You remember back in the days when Sesame Street had letters and numbers as its “paid sponsors”? Well, it might be fair to say that this week’s Ten for Your Attention is brought to you by the letter M. There’s plenty of M acts on this week’s list, and it kicks off with a brand new song by Mur. The band returns after a far too long break between releases with Fire Escapes. It’s an emotionally complex album, dealing with issues of substance abuse and depression. The album’s opening track, “Climb and Fall”, is a beautiful yet raw examination of depression and the sense of hopelessness that can come with it. Expect much more discussion on the band and their upcoming CD release show in the coming days and weeks. In the meantime, I strongly encourage you listen to this powerful song.
Here’s another debut from another M band. This time it comes courtesy of Denton act Moniker. They’ll soon be releasing their EP On a Friday, and The Ghost is fortunate enough to have your first sample of said EP. The title “Sludge Tub” may not sound appetizing. The title may also evoke images of heavy sludge a la Hawk vs. Dove or Wo Fat. Their sound is not as heavy as either bands, and it’s a much more fun song that the title might suggest. Moniker combines elements of garage rock with a sharp indie edge that feels smart, but never so smart that one has to work to appreciate it. No, this is a “Sludge Tub” that anyone can (and will) feel comfortably diving in.
Want more M music? Maybe some Mora Collective might be music to your ears. The experimental jazz band is back with a new album. In some ways, Destroyed in Translation feels a bit more focused than their previous works. “Gun” is certainly a short track for them, clocking in at a hare under four minutes. The melody also wanders less than most of the Mora Collective tracks. Not to worry, however, as the band’s spacy yet intensive vibe remains fully in tact. If Mora Collective is aiming for a focused yet far out musical journey, you can hear how “Gun” hits its target.
Wrapping up the M theme is Dallas singer-songwriter Karyna Micaela. She recently shared a demo track called “Crazy Stupid Love”, which will appear on her next album. Karyna stressed to me that this track is only a demo, yet I’m inclined to say that this demo exceeds any track from her last EP, Everyday Surprises. If this is what a demo sounds like, maybe the fully produced version should be called “Crazy Stupid Amazing”.
You know, come to think of it, Sesame Street also received sponsorships from numbers in addition to letters. So perhaps 63 should be a sponsor of this post. You know, like The Prof.Fuzz 63. This is another demo for your ears. Unlike the previous effort from Karyna Micaela, however, this is not a refined demo that could pass as an album track. No, this song is a blatant demo, warts and all. Still, the melody of “Jazz Hands” is strong enough that it comes through past any recording “imperfections” present below. With a little love from a good producer and mixer, “Jazz Hands” could be pretty darn amazing.

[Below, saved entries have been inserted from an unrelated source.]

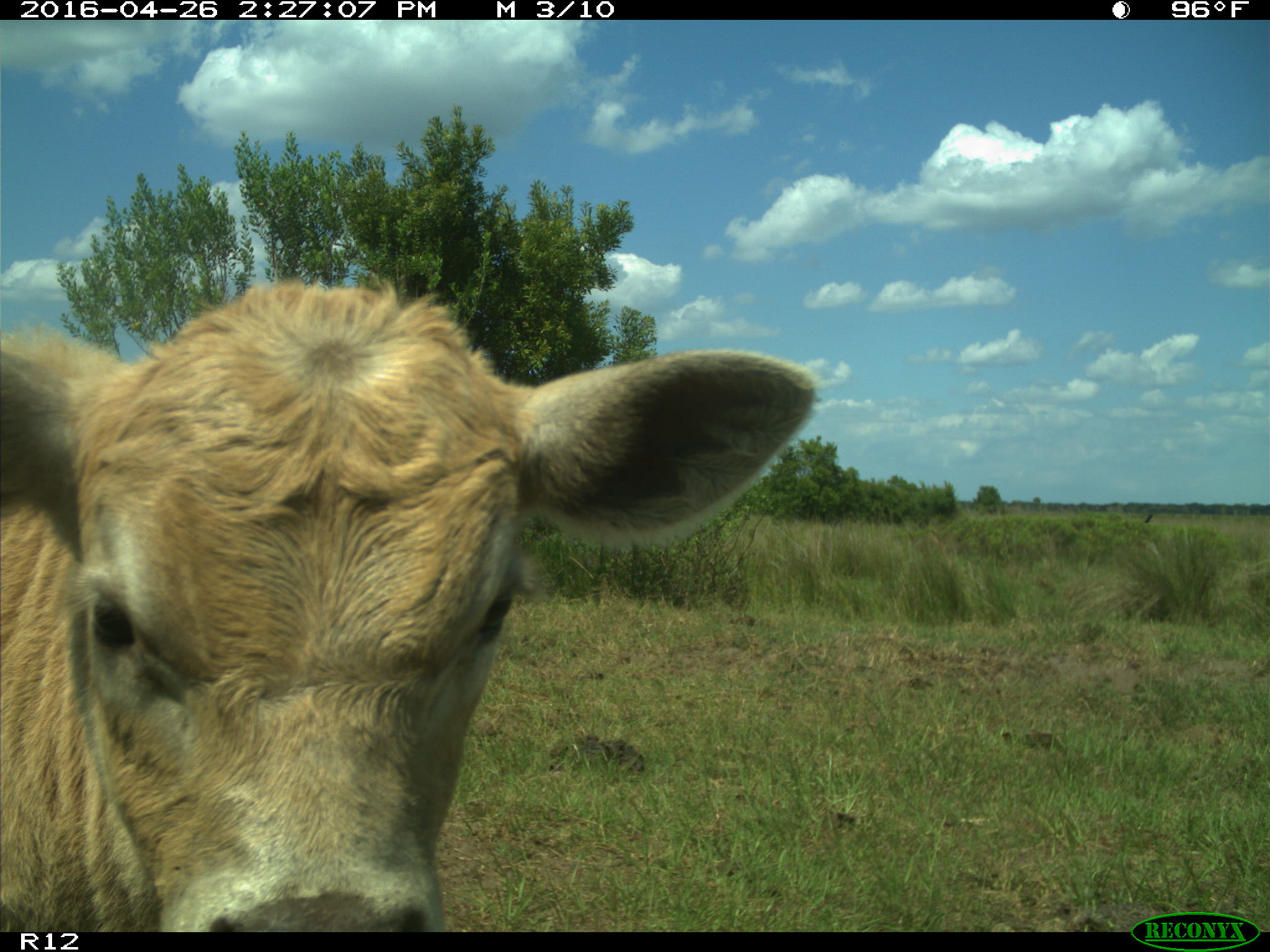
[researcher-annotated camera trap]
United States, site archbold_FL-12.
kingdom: Animalia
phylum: Chordata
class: Mammalia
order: Artiodactyla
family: Bovidae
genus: Bos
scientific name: Bos taurus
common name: domestic cow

I hinted awhile back to an upcoming release from State Fair Records. It comes courtesy of the soulful and jazzy group Bree & The Fellas. This is a track that hit me hard on first listen. Bree’s voice is sultry, cool, and everything you’d want from a jazz singer. This is an immensely talented woman accompanied by a strong band, and the music that results is powerful. So powerful, in fact, that The Ghost is having a rare moment where the words are failing him. Just listen to “Girl from the Moon” and see if it hits you as hard as it did me.
Honor System puts out its fair share of tracks on their Soundcloud page, and they’re consistently solid tunes. Yet there’s something about “Light Trails” that captured me more than usual. It’s all the dreamy, retro styled electronica that one would expect from Honor System, just more so and stronger.
Austin’s East Cameron Folkcore will release the physical CD of their Fossils EP in September, but you can get the mp3’s on Bandcamp now. ECF states the EP is “a stripped down live acoustic record that is a mix of old songs never released as well as some skeletons…dusted off and brought back to life.” I’m not sure whether the opening track, “Son”, falls into the former or latter category. Either way, it’s definitely an enjoyable listen.
Corusco hails from College Station, but the band will be up in Dallas this Friday. They’ll play The Door for their EP release show for Don’t Give Up, a nice collection of indie pop-rock ditties in a similar vein to Valise, Northern National, and the like. For a taste of their indie sweetness, take a bite of “Sugar Cube”.
Finally, I present to you Austin rapper D.O.S. and a track from his EP, Dillinger Arts. Fans of old school soul samples and quick, sharp rhymes will definitely enjoy the EP and its opening track, “Voodoo”.